Correlation Between Monte Rosa and NewAmsterdam Pharma
Can any of the company-specific risk be diversified away by investing in both Monte Rosa and NewAmsterdam Pharma at the same time? Although using a correlation coefficient on its own may not help to predict future stock returns, this module helps to understand the diversifiable risk of combining Monte Rosa and NewAmsterdam Pharma into the same portfolio, which is an essential part of the fundamental portfolio management process.
By analyzing existing cross correlation between Monte Rosa Therapeutics and NewAmsterdam Pharma, you can compare the effects of market volatilities on Monte Rosa and NewAmsterdam Pharma and check how they will diversify away market risk if combined in the same portfolio for a given time horizon. You can also utilize pair trading strategies of matching a long position in Monte Rosa with a short position of NewAmsterdam Pharma. Check out your portfolio center. Please also check ongoing floating volatility patterns of Monte Rosa and NewAmsterdam Pharma.

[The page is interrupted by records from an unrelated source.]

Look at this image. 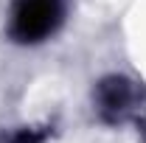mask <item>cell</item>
Listing matches in <instances>:
<instances>
[{
  "mask_svg": "<svg viewBox=\"0 0 146 143\" xmlns=\"http://www.w3.org/2000/svg\"><path fill=\"white\" fill-rule=\"evenodd\" d=\"M62 20V0H20L11 17V36L17 42H42Z\"/></svg>",
  "mask_w": 146,
  "mask_h": 143,
  "instance_id": "6da1fadb",
  "label": "cell"
},
{
  "mask_svg": "<svg viewBox=\"0 0 146 143\" xmlns=\"http://www.w3.org/2000/svg\"><path fill=\"white\" fill-rule=\"evenodd\" d=\"M135 98H138L135 84L124 76H107L96 87V104H98V112L107 121H121L132 109Z\"/></svg>",
  "mask_w": 146,
  "mask_h": 143,
  "instance_id": "7a4b0ae2",
  "label": "cell"
},
{
  "mask_svg": "<svg viewBox=\"0 0 146 143\" xmlns=\"http://www.w3.org/2000/svg\"><path fill=\"white\" fill-rule=\"evenodd\" d=\"M48 135H51L48 126H20L14 132H9L3 143H45Z\"/></svg>",
  "mask_w": 146,
  "mask_h": 143,
  "instance_id": "3957f363",
  "label": "cell"
}]
</instances>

Diversification Opportunities for Monte Rosa and NewAmsterdam Pharma
0.6 | Correlation Coefficient |
Poor diversification
The 3 months correlation between Monte and NewAmsterdam is 0.6. Overlapping area represents the amount of risk that can be diversified away by holding Monte Rosa Therapeutics and NewAmsterdam Pharma in the same portfolio, assuming nothing else is changed. The correlation between historical prices or returns on NewAmsterdam Pharma and Monte Rosa is a relative statistical measure of the degree to which these equity instruments tend to move together. The correlation coefficient measures the extent to which returns on Monte Rosa Therapeutics are associated (or correlated) with NewAmsterdam Pharma. Values of the correlation coefficient range from -1 to +1, where. The correlation of zero (0) is possible when the price movement of NewAmsterdam Pharma has no effect on the direction of Monte Rosa i.e., Monte Rosa and NewAmsterdam Pharma go up and down completely randomly.
Pair Corralation between Monte Rosa and NewAmsterdam Pharma
Given the investment horizon of 90 days Monte Rosa Therapeutics is expected to generate 3.48 times more return on investment than NewAmsterdam Pharma. However, Monte Rosa is 3.48 times more volatile than NewAmsterdam Pharma. It trades about 0.08 of its potential returns per unit of risk. NewAmsterdam Pharma is currently generating about 0.13 per unit of risk. If you would invest 639.00 in Monte Rosa Therapeutics on August 29, 2024 and sell it today you would earn a total of 221.00 from holding Monte Rosa Therapeutics or generate 34.59% return on investment over 90 days.
Time Period | 3 Months [change] |
Direction | Moves Together |
Strength | Significant |
Accuracy | 100.0% |
Values | Daily Returns |
Monte Rosa Therapeutics vs. NewAmsterdam Pharma
Performance |
Timeline |
Monte Rosa Therapeutics |
NewAmsterdam Pharma |
Monte Rosa and NewAmsterdam Pharma Volatility Contrast
Predicted Return Density |
Returns |
Pair Trading with Monte Rosa and NewAmsterdam Pharma
The main advantage of trading using opposite Monte Rosa and NewAmsterdam Pharma positions is that it hedges away some unsystematic risk. Because of two separate transactions, even if Monte Rosa position performs unexpectedly, NewAmsterdam Pharma can make up some of the losses. Pair trading also minimizes risk from directional movements in the market. For example, if an entire industry or sector drops because of unexpected headlines, the short position in NewAmsterdam Pharma will offset losses from the drop in NewAmsterdam Pharma's long position.Monte Rosa vs. Valneva SE ADR | Monte Rosa vs. Bright Minds Biosciences | Monte Rosa vs. HP Inc | Monte Rosa vs. Intel |
NewAmsterdam Pharma vs. Valneva SE ADR | NewAmsterdam Pharma vs. Bright Minds Biosciences | NewAmsterdam Pharma vs. HP Inc | NewAmsterdam Pharma vs. Intel |
Check out your portfolio center.Note that this page's information should be used as a complementary analysis to find the right mix of equity instruments to add to your existing portfolios or create a brand new portfolio. You can also try the Portfolio Optimization module to compute new portfolio that will generate highest expected return given your specified tolerance for risk.